>sample code demonstrating how to "feed" SAX events programmatically
A couple of short samples might be worthwhile, since there are a few
subtleties...
The simplest solution is to implement the SAX XMLReader interface in your
code, so you behave just like a parser. Wrap a SAXSource around that and
pass it into Xalan, accept Xalan's call-backs to register itself as a SAX
event handler, then when Xalan calls parse() begin issuing SAX event calls
to that handler. This has the advantage that it's absolutely standard SAX
programming, which everyone should understand pretty well.
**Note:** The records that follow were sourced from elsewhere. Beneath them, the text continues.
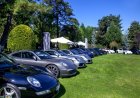 PORSCHE CLUB ÜYELERİ, 50 ARAÇLA NG SAPANCA’DA BİR ARAYA GELDİ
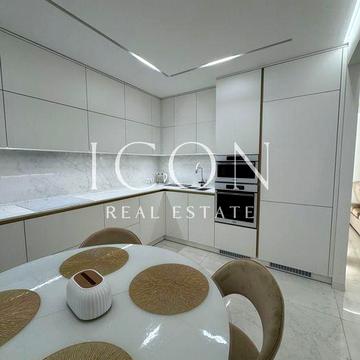 Оренда видової 3к квартири | 107м2 | ЖК Барвінок,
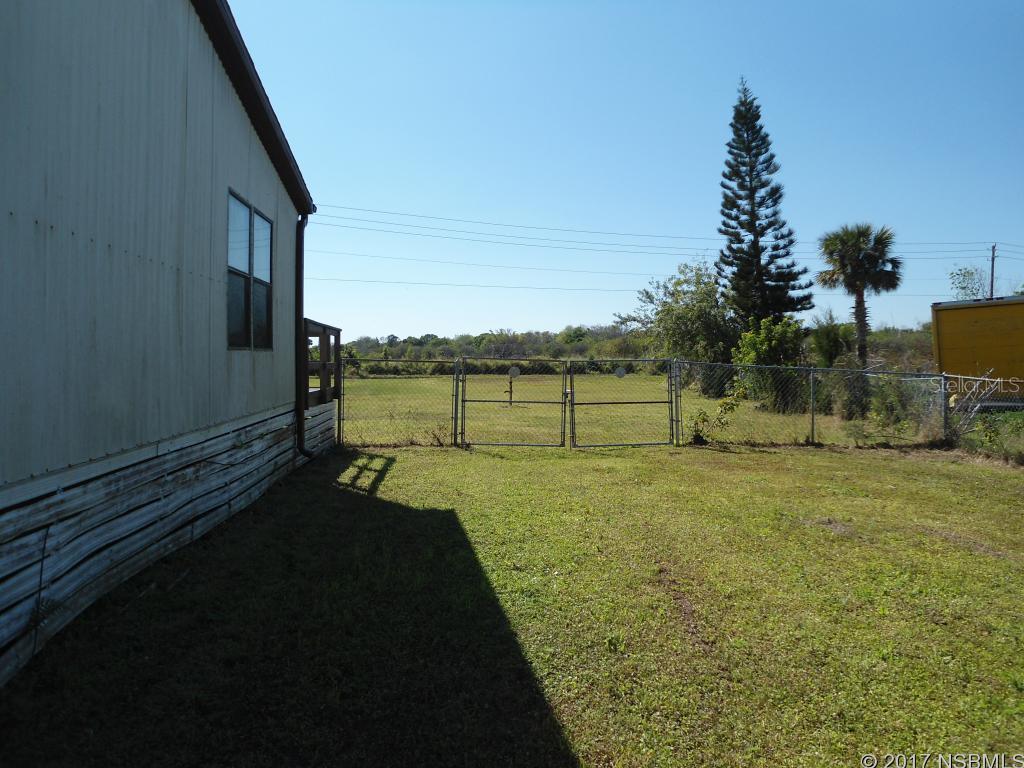 Acreage - Residential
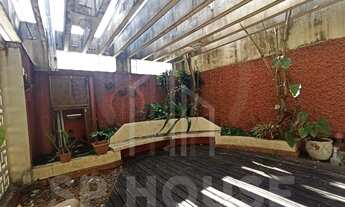 Imagem 6: Sobrado para venda, 3 dormitórios, 1 suíte, 3 vagas, 159 m², Mirandópolis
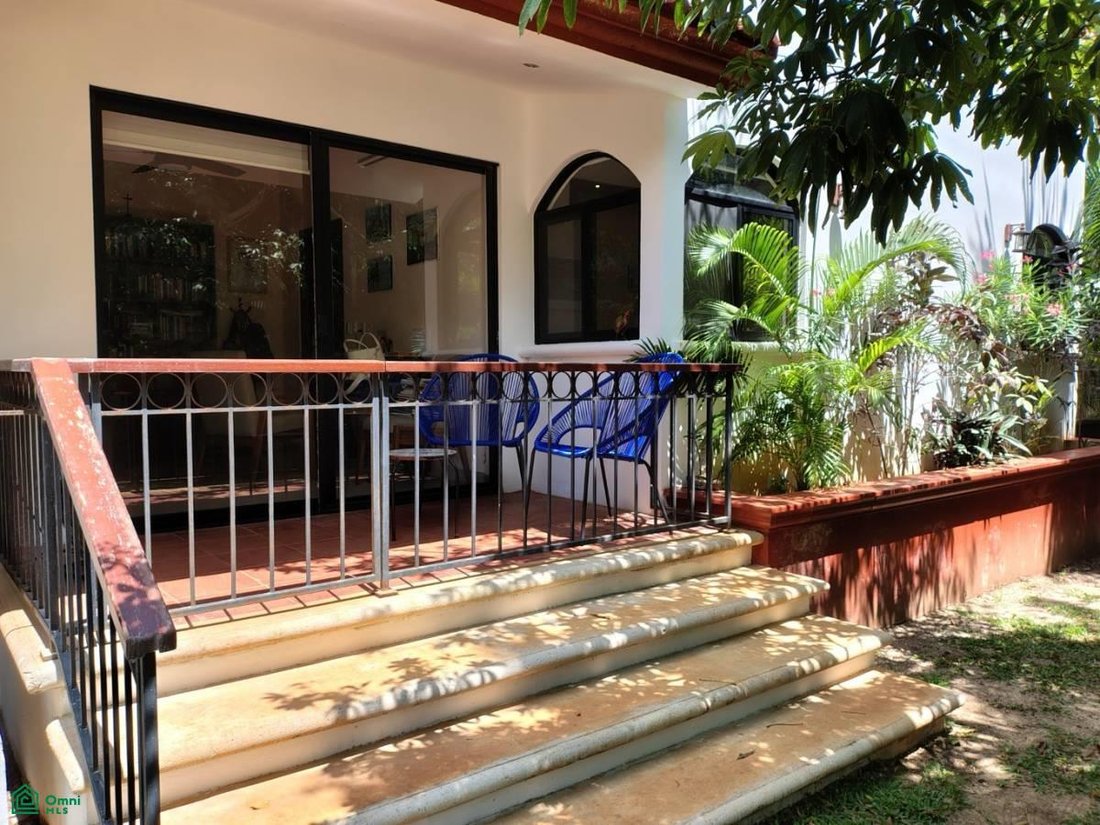 House in Alfredo V. Bonfil, Quintana Roo, Mexico 5 - 17232473
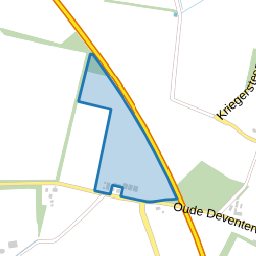 Perceel HTN03-H-1491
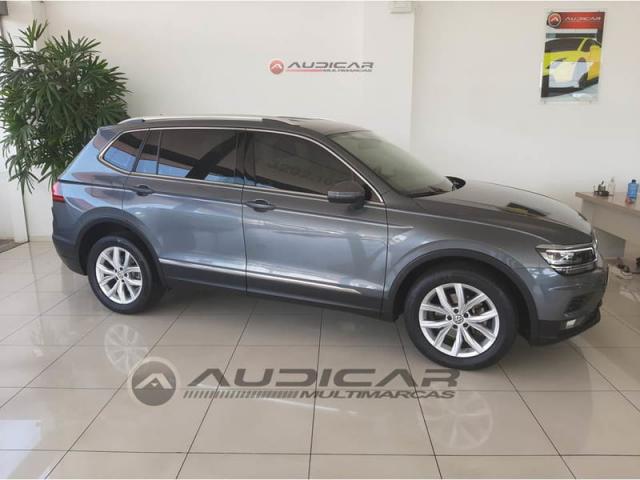 VOLKSWAGEN TIGUAN ALLSPACE CL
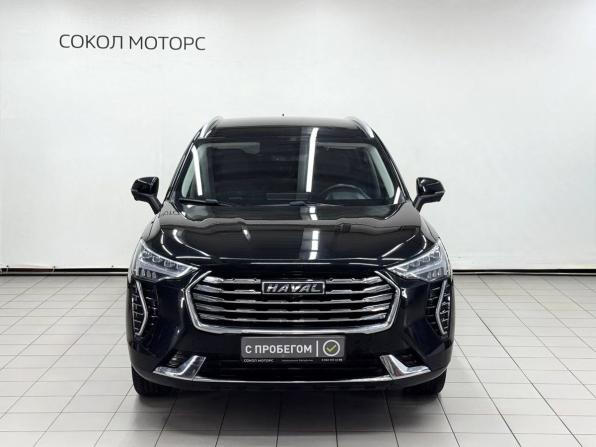 Haval Jolion I с пробегом 2023 года, цена 1 879 900 рублей, 74545 км, внедорожник, Автокод Объявления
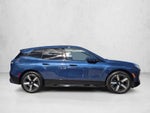2024 BMW iX Sports Activity Vehicle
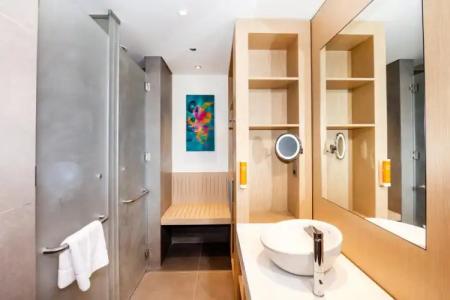  Premier Inn Dubai Dragon Mart - 113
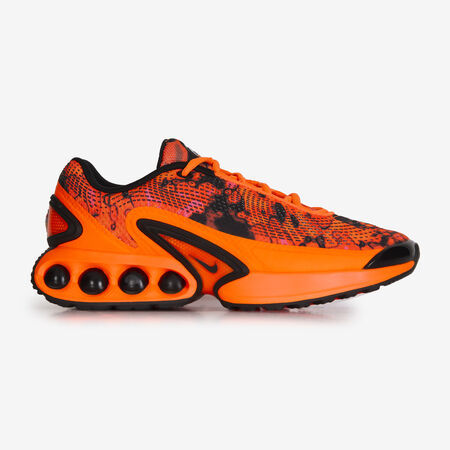 AIR MAX DN : ORANGE/BLACK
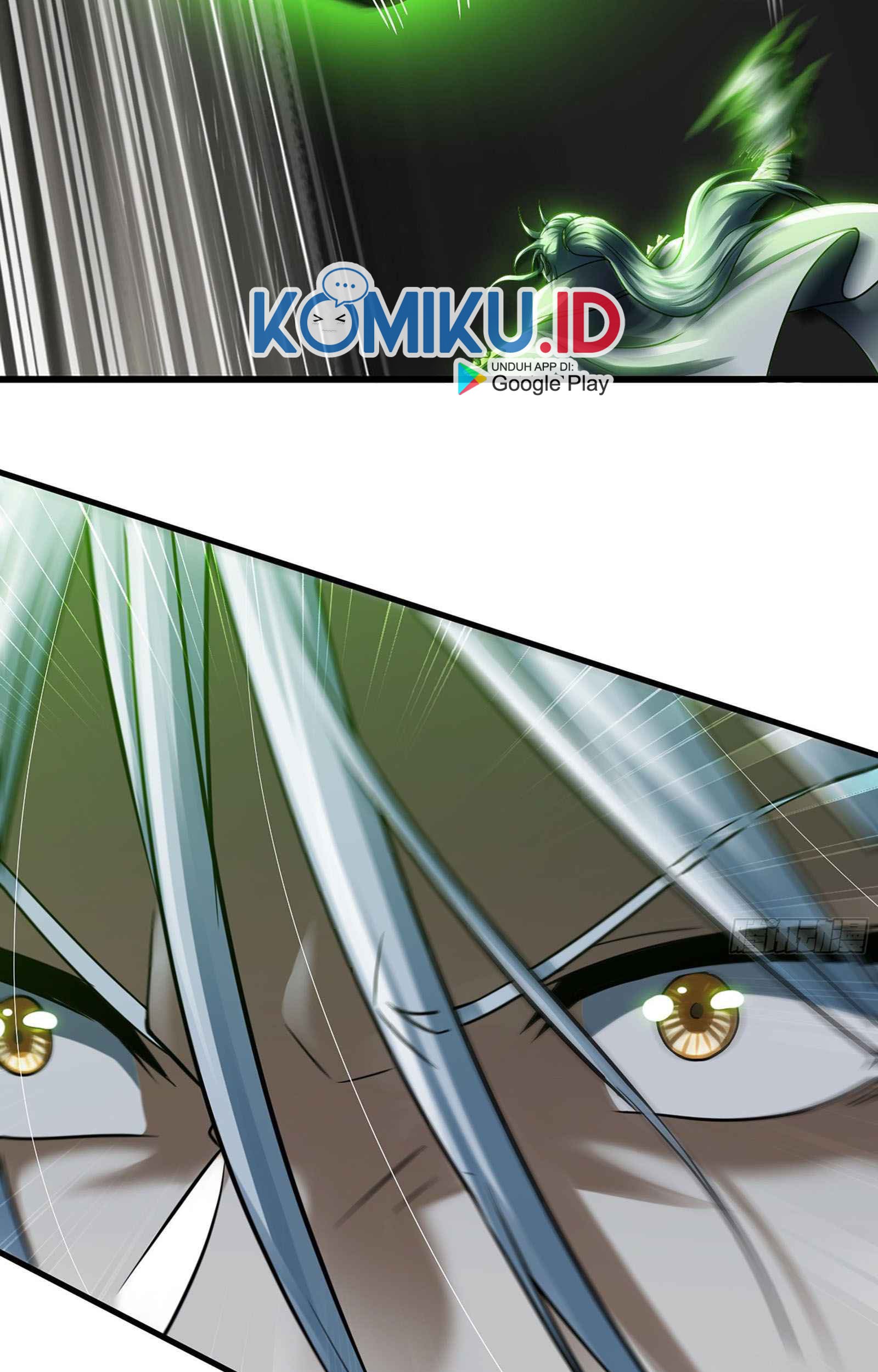 My Wife is a Demon Queen Chapter 283 Gambar 7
There is also alternative approach, which we use when the source of SAX
events may not fully implement XMLReader, when we need that source (rather
than the transformation) running in the main thread, and/or when we don't
know what the source will be at the time we're setting up the
transformation. If DTMManager.getDTM is invoked with its source set to
null, we prepare Xalan's internal connections and start the transformation
thread running -- but we don't actually establish what the event source
will be. In that mode, we return an object that implements the SAX handler
API, and how it gets hooked up to an event source and when the events start
flowing is the caller's problem. This approach might actually be a trifle
cleaner for your application -- but it isn't well documented at this time.
I'd suggest starting with the former, pending a good example of the latter.